Mme DE SÉVIGNÉ NARRE LES ÉTATS DE BRETAGNE.
Mme de Sévigné par François Boucher.
LE 5 AOUT 1671
« Il faut un peu que je vous dise des nouvelles de nos états pour votre
peine d'être Bretonne. M. de Chaulnes[2] arriva dimanche au soir, au
bruit de tout ce qu'on en put faire à Vitré. Le lundi matin il
m'écrivit une lettre, et me l'envoya par un gentilhomme. J'y fis
réponse par aller dîner avec lui. On mangea à deux tables dans le même
lieu ; il y a quatorze couverts à chaque table ; Monsieur en tient une,
Madame l'autre : cela fait une assez grande mangerie. La bonne chère
est excessive ; on remporte les plats de rôti comme si on n'y avoit pas
touché ; mais pour les pyramides du fruit, il faut faire hausser les
portes. Nos pères ne prévoyaient pas ces sortes de machines, puisque
même ils n'imaginaient pas qu'il fallut qu'une porte fût plus haute
qu'eux. Une pyramide veut entrer (ces pyramides qui font qu'on est
obligé de s'écrire d'un côté de la table à l'autre ; mais ce n'est pas
ici qu'on a eu du chagrin : au contraire, on est fort aise de ne plus
voir ce qu'elles cachent) : cette pyramide, avec vingt porcelaines, fut
si parfaitement renversée à la porte, que le bruit en fit taire les
violons, les hautbois, les trompettes. Après le diner, MM. de Locmaria
et de Coetlogon, avec deux Bretonnes, dansèrent des passe-pieds
[3]merveilleux, et des menuets, d'un air que nos bons danseurs n'ont pas à
beaucoup près : ils y font des pas de Bohémiens et de bas Bretons, avec
une délicatesse et une justesse qui charment. Je pense toujours à vous,
et j'avois un souvenir si tendre de votre danse et de ce que je vous
avois vue danser, que ce plaisir me devint une douleur. On parla fort
de vous. Je suis assurée que vous auriez été ravie de voir danser
Locmaria : les violons et le passe-pieds de la cour font mal au cœur au
prix de ceux-là ; c'est quelque chose d'extraordinaire : ils font cent
pas différents, mais toujours cette cadence courte et juste ; je n'ai
point vu d'homme danser comme lui cette sorte de danse. Après ce petit
bal, on vit entrer tous ceux qui arrivaient en foule pour ouvrir les
états. Le lendemain, M. le premier président, MM. les procureurs et
avocats généraux du parlement, huit évêques, MM. de Molac, la Coste et
Coetlogon le père, M. Boucherat, qui vient de Paris, cinquante bas
Bretons dorés jusqu'aux yeux, cent communautés.
Le soir dévoient venir
Mme de Rohan d'un côté et son fils de l'autre, et M. de Lavardin. »
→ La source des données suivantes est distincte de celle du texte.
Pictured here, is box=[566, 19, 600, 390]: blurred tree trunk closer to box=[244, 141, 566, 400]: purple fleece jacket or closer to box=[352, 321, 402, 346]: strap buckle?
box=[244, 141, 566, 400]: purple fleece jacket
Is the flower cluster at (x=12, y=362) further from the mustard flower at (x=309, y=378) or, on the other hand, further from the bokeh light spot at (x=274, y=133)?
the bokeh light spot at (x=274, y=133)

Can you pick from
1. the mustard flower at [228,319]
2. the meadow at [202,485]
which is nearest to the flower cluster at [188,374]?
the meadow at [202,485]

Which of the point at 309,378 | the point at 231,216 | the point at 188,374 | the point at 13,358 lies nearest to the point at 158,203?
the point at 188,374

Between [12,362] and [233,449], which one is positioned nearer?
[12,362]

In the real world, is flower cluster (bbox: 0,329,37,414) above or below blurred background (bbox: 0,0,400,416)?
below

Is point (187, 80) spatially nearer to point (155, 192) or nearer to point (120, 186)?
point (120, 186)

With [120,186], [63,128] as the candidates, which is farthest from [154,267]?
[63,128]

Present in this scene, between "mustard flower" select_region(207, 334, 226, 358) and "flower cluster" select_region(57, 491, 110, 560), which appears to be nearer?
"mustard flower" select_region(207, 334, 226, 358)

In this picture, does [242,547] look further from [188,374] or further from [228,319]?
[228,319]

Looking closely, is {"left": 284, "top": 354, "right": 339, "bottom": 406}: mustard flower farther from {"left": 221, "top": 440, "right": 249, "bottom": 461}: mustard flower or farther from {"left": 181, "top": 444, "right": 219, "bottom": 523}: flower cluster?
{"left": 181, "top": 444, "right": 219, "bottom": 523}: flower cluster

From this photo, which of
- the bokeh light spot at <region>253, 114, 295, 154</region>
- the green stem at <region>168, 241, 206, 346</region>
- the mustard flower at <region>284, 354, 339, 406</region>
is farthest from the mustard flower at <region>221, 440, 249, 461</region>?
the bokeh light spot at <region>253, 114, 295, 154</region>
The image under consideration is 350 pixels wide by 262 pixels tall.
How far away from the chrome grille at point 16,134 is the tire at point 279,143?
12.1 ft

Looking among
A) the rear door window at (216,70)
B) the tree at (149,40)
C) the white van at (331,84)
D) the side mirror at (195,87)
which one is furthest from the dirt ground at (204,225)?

DE MADAME DE SEVIGNE A MADAME DE GRIGNAN
A Vitré, mercredi 12e août 1674.
« Enfin, ma bonne, me voilà en pleins états ; sans cela les états
seroient en pleins Rochers. Dimanche dernier, aussitôt que j'eus
cacheté mes lettres, je vis entrer quatre carrosses à six chevaux dans
ma cour, avec cinquante gardes à cheval, plusieurs chevaux de main et
plusieurs pages à cheval. C'étaient M. de Chaulnes[2], M. de Rohan, etc. »
et la marquise cite tous ses invités dont Locmaria et les Coetlogon,
les évêques de Saint-Malo et de Rennes etc., « et après une promenade
dont ils furent contents, il sortit d'un des bouts du mail une
collation très bonne et très galante, et surtout du vin de Bourgogne
qui passa comme de l'eau de forges. On fut persuadé que tout cela
s'étoit fait avec un coup de baguette. M. de Chaulnes me pria
instamment d'aller à Vitré. J'y vins donc lundi au soir. Mme de
Chaulnes me donna à souper, avec la comédie de Tartuffe, point trop mal
jouée, et un bal où le passe-pieds et le menuet me pensèrent faire
pleurer. Cela me fait souvenir de vous si vivement que je n'y puis
résister : il faut promptement que je me dissipe. On me parle de vous
très souvent, et je ne cherche pas longtemps mes réponses, car j'y
pense à l'instant même, et je crois toujours que c'est qu'on voit mes
pensées au travers de mon corps-de-jupe.
Hier je reçus toute la Bretagne à ma Tour de Sévigné. Je fus encore à
la comédie : ce fut Andromaque, qui me fit pleurer plus de six larmes ;
c'est assez pour une troupe de campagne.
Le soir on soupa, et puis le bal. Je voudrais que vous eussiez vu l'air
de M. de Locmaria, et de quelle manière il ôte et remet son chapeau :
quelle légèreté ! Quelle justesse ! Il peut défier tous les courtisans,
et les confondre, sur ma parole. Il a soixante mille livres de rente,
et sort de l'académie. Il ressemble à tout ce qu'il y a de plus joli,
et voudrait bien vous épouser. Au reste, ne croyez pas que votre santé
ne soit pas bue ici ; cette obligation n'est pas grande, mais telle
qu'elle est, vous l'avez tous les jours à toute la Bretagne. On
commence par moi, et puis Mme de Grignan vient tout naturellement. M.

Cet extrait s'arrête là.